Ветер-свежак полощет полотнища широких матросских брюк, румянит щеки, раздувает золотой огонек душистой дукатовской папироски. Семь километров как не бывало. Где же братова мельница? Вот она! Стоит на уторе, но стоит без движения.
Будет вам и движение! Брат Павел, наверно, не ждет, сват Иван Никитич дома ли? Тетка с божатом Евграфом дома, ворота открыты. Двоюродная Палашка кинется сейчас к шестку самовар ставить… Так и было.
Горела душа, особенно после мироновского самовара, ходил матрос по деревне к знакомым ребятам и уже видел кое-кого из девок. И близился вечер. Уже знал, в каком доме соберется беседа. Сердце то и дело всплескивалось обжигающей радостью, и матрос Васька Пачин забыл рассказы про все недоимки и про то, как прятали добро по гумнам и погребам, как Селька Сопронов тайно разворошил не один клад. И в печальных глазах двоюродной, готовых к обильным слезам, не заметил матрос нездешней обиды. Заметил ли он и округлый Палашкин живот? Сарафан и передник стремились сровняться с высокой девичьей грудью. Нет, не заметил и этого счастливый матрос Васька Пачин! И лишь неприятно стало, когда сказали, что брата Павла нет дома, что его ждут из лесу со дня на день. Как так? Мужики говорили, что дома! Спутали, что ли, с кем?
Пришли с двоюродной на беседу. Девки — человек двадцать — пряли с короткими песнями. Ребят оказалось меньше. Палашка сразу уселась прясть. Василий Пачин молча, с каждым за руку, поздоровался. Он обошел всех по порядку. Девки, не вставая с копыльев, брали веретена в левую руку, а правую умильно подавали матросу. Поздоровался Пачин за руку и с Селькой Сопроновым. Частушки на это время стихли, только потрескивала прядущаяся куделя, и веретена постукивали о сосновый самоварихин пол.

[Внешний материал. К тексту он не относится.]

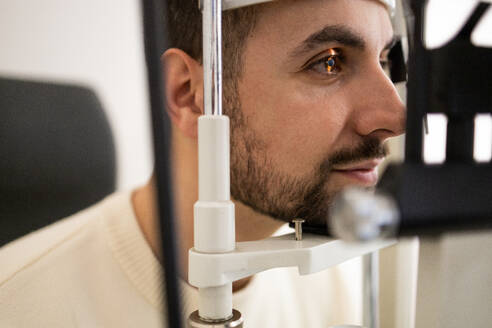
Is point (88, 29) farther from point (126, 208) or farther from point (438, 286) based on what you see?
point (438, 286)

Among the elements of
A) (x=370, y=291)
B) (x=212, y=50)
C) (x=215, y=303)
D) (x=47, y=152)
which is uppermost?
(x=212, y=50)

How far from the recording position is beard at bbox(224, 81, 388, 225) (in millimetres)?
506

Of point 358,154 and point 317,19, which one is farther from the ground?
point 317,19

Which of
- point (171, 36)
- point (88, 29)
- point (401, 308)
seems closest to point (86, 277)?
point (171, 36)

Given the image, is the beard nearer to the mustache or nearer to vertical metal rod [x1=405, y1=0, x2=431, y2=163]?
the mustache

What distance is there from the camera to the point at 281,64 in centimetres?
54

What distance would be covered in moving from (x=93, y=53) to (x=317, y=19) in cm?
53

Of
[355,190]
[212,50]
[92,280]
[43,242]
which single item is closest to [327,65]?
[212,50]

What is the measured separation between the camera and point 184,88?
0.61 metres

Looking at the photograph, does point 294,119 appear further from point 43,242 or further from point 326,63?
point 43,242

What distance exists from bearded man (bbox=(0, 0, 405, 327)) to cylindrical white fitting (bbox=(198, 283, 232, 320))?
10 cm

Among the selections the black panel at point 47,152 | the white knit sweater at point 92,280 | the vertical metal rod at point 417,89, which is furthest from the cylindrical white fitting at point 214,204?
the black panel at point 47,152

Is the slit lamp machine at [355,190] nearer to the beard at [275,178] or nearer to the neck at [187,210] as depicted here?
the beard at [275,178]

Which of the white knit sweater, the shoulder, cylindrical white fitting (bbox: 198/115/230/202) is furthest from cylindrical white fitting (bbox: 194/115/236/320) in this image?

— Садись-ко, садись, Василей Данилович! — Улыбчивая черноглазая пряха подхватила свою прялку, освобождая место на лавке. Она так глянула на него, так проворно вспорхнула и повела плечами, что у матроса заныло что-то в груди — честь да и место! «Чья это?» — подумал он, только думать стало совсем некогда. В сенях пиликнула гармонь, пришли Володя Зырин с ольховским Акимком Дымовым. Оба навеселе. Акимко свой, ольховский, стало легче дышать. Запахло по-городскому, папиросы пошли в ход, но матрос разговаривал с ребятами невпопад. В одно ухо влетало, в другое вылетало. Он пытался не глядеть все время на Тоню, но глаза то и дело воротили в ее сторону. Одетая в коричневую кофту-пальтушку, клетчатый полушерстяной сарафан, обутая в аккуратные черные валенки, Тоня то и дело клала прялку, встречала новых пришельцев, устраивала гармонь сушиться с мороза. Шептала что-то на ухо Самоварихе. «Наверно, столбушку смекают, — подумалось Пачину. — А ежели на перепляс вызовут? Ведь четыре года не плясывал». Коричневая, с мохрами на бедрах, с пышнями на круглых плечах пальтушка была оторочена по вороту черным кружевом, она плотно облегала девичью талию. Темные, заплетенные в косу волосы то и дело терялись, заслонялись, потом опять оказывались на виду, и тогда Васька Пачин, черноморский матрос, заставлял себя отворачиваться, чтобы никто не заметил его интереса. В избе становилось все шумливей, народу прибывало, но матрос чувствовал, что находится в самом центре беседы. Ребята старательно здоровались, девки поглядывали, успевая прясть и петь. Двоюродная тоже пела вместе со всеми. Пела Палашка про любовь, но больше все про измену. Теперь Пачину было и вовсе не до нее. Плясать в пост нельзя, да мало ли чего нельзя делать в посты? Зырин поиграл сперва под частушки, а тут недалеко оказалось и до пляски, почти все девки сложили прялки на полати, иные в куть, да и пошли метелицей, парами. Восторг волной захлестнул матроса. За печью уже налаживалась первая горюн-столбушка, но тут пришел на беседу Митя Куземкин — шибановский напыженный председатель, в новом костюме, в валенках с блестящими калошами. За ним следом явился Савватей Климов и начал просить разрешения сплясать, обещая во что бы то ни стало переплясать колхозного командира.